National Defence Minister Peter MacKay told CTV’s Power Play Friday that 1,000 troops from the Garrison in Edmonton were en route to join rescue efforts and help battle the floodwaters in southern Alberta, where thousands of residents have been forced to leave their homes due to torrential rains and massive flooding.
“They’ll be there to work shoulder-to-shoulder in the efforts that are ongoing,” MacKay said.
The troops are scheduled to arrive at 5 p.m. local time.
As earlier reported by CTV’s Mercedes Stephenson, approximately 150 soldiers are in the hard-hit area of Canmore, with that number expected to rise to 350 by 7 p.m.
Approximately 100 engineers are being directed to Cochrane, while 300-400 soldiers are on standby and split between Red Deer and Edmonton. Fifty troops are headed to Calgary.

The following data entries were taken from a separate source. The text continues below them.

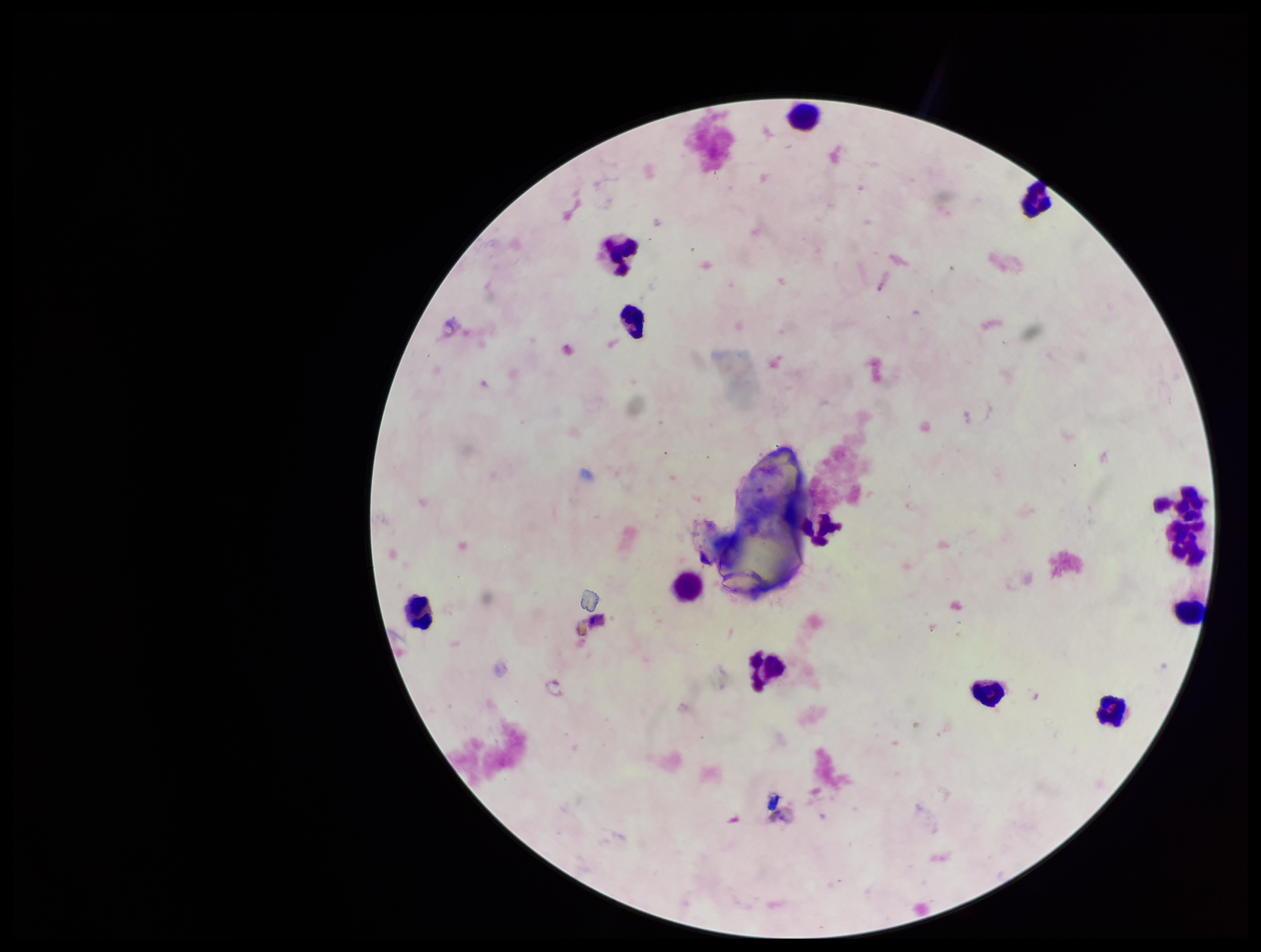

Image is 1261×952 pixels. Leukocyte count: 13. Patient malaria status: negative. Parasite count: 0. Giemsa stain. Smartphone photograph taken through the eyepiece of a microscope. Plasmodium parasites: none detected. Single field of view. Preparation: thick blood smear.Report the malaria status of this cell.
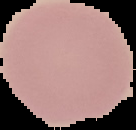
Uninfected.

Image is 136×130 pixels. Cell region segmented out of the field of view; the surrounding area is masked to black. From a thin blood film.Name the parasite shown.
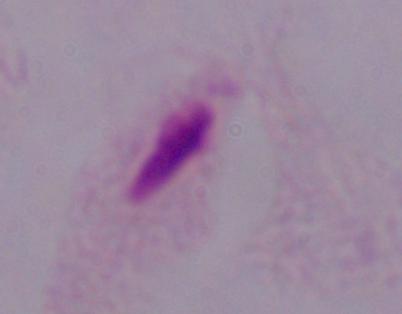

This is a trichomonad.

Photomicrograph. 1000x magnification.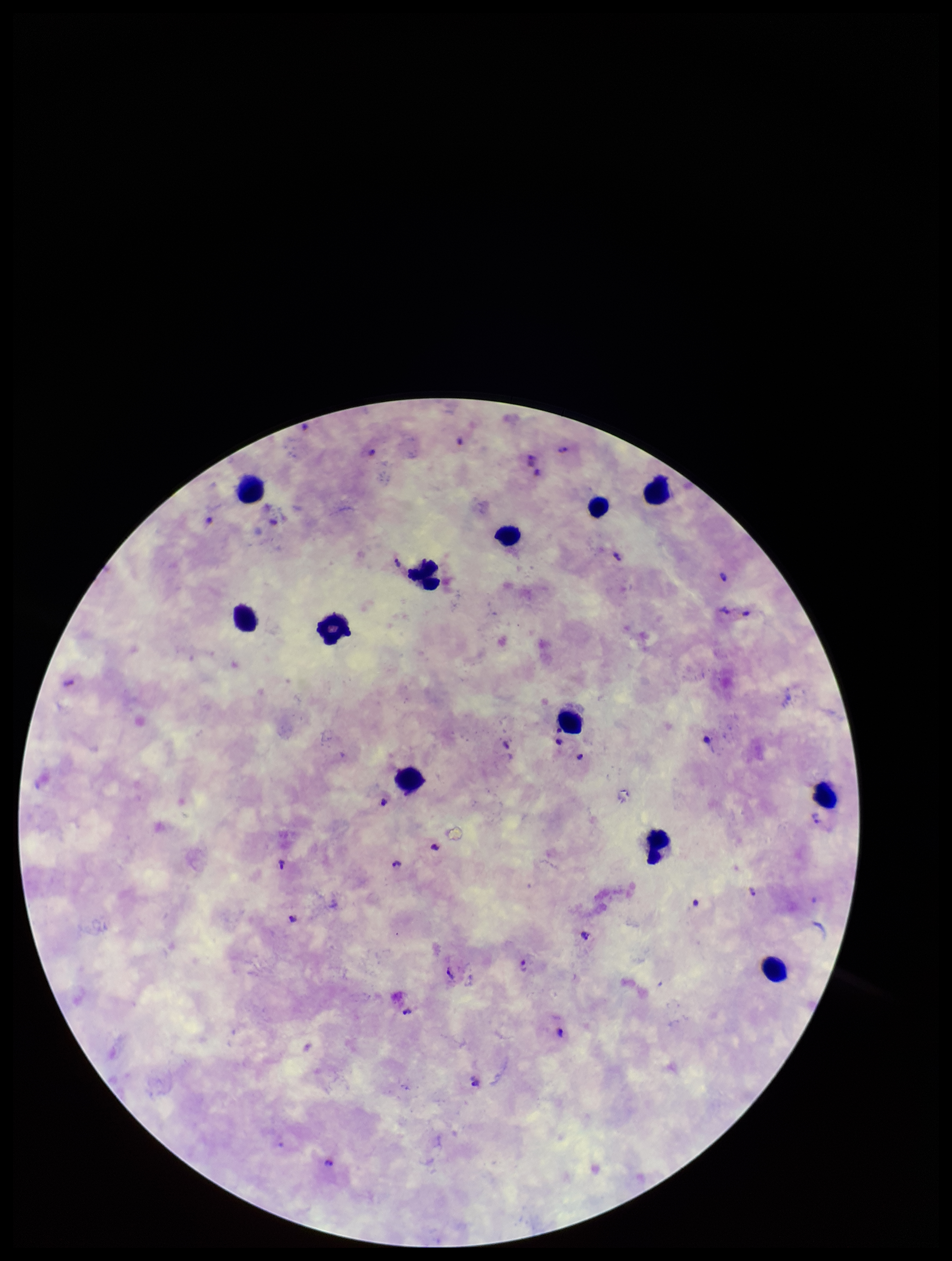

preparation = thick smear
field of view = single
capture = smartphone photograph through the microscope eyepiece
stain = Giemsa
parasite count = 21
leukocyte count = 12
image size = 952×1261 pixels
species reported for this patient = Plasmodium falciparum
Plasmodium parasites = detected
patient malaria status = infectedIdentify the blood parasite species.
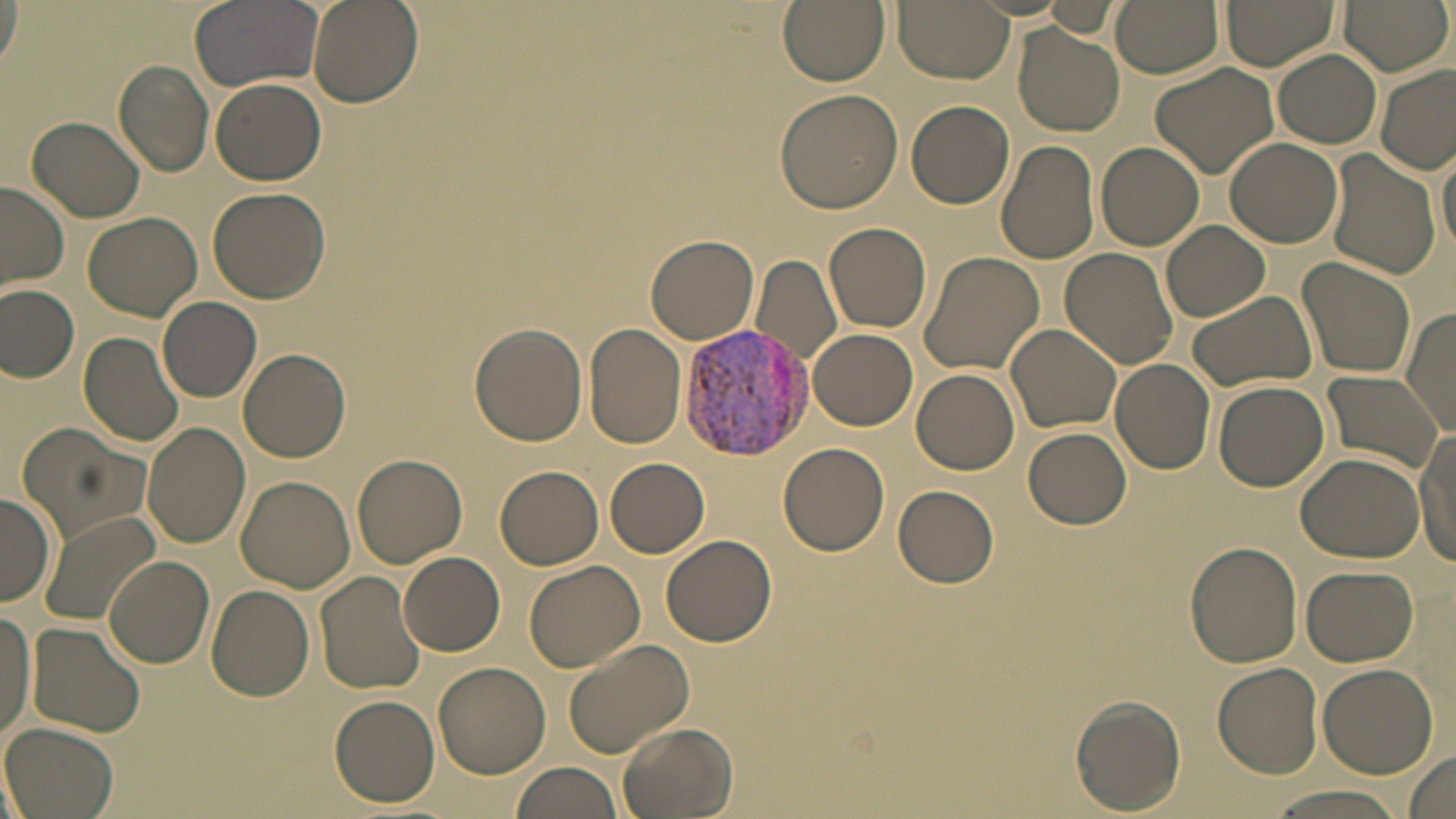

Military convoys were on their way to High River Friday afternoon.
The military is also generating 150 to 200 reservists, Stephenson reported, but they won’t be involved in military efforts until Saturday.
“A military source tells me the military has the equipment they need to be able to move people around the very rough and rugged terrain," Stephenson told CTV News Channel earlier Friday.
"The military is ideally suited to be there."
Hundreds of troops were already working in the region Thursday evening, after the military was called in by the RCMP to help with evacuations in some hard-hit communities, including High River. The military sent two helicopters and a Hercules aircraft to pull at least 31 stranded residents from rooftops.
MacKay said Canadian Forces are on the ground working with provincial personnel, who have taken the lead in response efforts.
“We’ll be working hand-in-hand with all of those on the ground trying to stem the flow of the water,” he said over the phone from Nova Scotia. “This is something we’ve never seen, certainly in the city of Calgary and surrounding communities.”
There hasn’t been a specific request for anything other than engineering support, but MacKay noted that troops are providing human support, transportation, and potential rescue aid.
“We know because of the levels of water and the way in which this has unfolded so quickly, the Canadian Forces are very adept at being able to move,” he said.
MacKay said early assessments indicate that this domestic contribution is one of the Canadian military’s biggest in history.
“This is a catastrophic disaster by any measure,” he said.
Alberta Premier Alison Redford has pledged that the province will be there to help flood victims recover from the damage. She said she had also spoken to Prime Minister Stephen Harper, who gave a similar promise that disaster relief will be forthcoming.
Harper flew to Calgary Friday afternoon to tour the disaster zone with Redford and Calgary Mayor Naheed Nenshi.